__Work instruction__.
Go through the data and count the lines holding the string "burst". Write only the number.

Dataset entries:
◇ ◇ ◇
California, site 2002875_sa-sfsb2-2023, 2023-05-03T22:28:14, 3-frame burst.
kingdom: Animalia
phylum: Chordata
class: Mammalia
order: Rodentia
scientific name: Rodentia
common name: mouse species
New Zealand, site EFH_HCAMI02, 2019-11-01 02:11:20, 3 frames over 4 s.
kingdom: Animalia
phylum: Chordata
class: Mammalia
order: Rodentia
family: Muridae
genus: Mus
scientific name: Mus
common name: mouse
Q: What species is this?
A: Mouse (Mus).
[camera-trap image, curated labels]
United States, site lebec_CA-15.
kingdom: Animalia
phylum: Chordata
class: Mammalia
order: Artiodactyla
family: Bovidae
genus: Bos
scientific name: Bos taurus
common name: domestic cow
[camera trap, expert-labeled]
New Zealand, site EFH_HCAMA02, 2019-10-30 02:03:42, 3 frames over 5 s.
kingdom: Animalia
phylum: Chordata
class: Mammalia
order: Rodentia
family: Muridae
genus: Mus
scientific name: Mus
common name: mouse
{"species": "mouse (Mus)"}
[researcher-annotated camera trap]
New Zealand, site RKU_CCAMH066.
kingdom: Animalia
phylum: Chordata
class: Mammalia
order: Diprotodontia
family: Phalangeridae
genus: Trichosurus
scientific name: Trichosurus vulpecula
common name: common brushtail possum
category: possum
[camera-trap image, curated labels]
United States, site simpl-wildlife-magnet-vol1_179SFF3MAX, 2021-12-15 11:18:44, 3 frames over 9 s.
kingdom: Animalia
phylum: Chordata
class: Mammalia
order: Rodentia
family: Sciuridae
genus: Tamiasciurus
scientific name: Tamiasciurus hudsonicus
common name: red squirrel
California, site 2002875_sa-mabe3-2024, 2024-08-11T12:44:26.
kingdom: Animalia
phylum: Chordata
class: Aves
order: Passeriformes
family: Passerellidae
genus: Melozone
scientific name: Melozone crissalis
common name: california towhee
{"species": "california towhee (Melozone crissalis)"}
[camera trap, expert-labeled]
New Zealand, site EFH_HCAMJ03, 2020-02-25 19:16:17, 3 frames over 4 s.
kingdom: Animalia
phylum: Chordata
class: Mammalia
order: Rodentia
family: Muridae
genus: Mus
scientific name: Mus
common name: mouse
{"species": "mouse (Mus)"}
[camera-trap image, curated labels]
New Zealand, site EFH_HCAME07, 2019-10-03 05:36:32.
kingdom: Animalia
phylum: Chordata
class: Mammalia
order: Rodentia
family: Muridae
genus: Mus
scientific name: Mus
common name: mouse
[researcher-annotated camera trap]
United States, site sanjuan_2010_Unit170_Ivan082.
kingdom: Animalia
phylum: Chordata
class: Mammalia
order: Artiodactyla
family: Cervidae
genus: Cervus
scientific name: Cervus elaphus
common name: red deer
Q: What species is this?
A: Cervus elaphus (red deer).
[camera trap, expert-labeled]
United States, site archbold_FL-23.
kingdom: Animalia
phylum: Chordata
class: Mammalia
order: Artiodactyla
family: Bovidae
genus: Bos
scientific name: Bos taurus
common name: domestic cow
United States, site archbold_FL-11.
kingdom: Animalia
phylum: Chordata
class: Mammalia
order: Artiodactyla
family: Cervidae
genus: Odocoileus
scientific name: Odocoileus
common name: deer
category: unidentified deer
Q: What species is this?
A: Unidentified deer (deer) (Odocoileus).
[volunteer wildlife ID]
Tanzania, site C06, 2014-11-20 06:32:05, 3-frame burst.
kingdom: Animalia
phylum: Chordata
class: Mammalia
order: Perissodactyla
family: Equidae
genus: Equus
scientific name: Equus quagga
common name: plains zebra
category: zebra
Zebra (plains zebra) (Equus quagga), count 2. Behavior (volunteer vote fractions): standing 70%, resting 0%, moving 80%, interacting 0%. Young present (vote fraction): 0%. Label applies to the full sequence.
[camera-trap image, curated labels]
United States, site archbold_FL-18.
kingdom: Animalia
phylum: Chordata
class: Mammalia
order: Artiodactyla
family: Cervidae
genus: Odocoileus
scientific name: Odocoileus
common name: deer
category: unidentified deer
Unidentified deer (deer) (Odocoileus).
◇ ◇ ◇
__Expected answer__.
2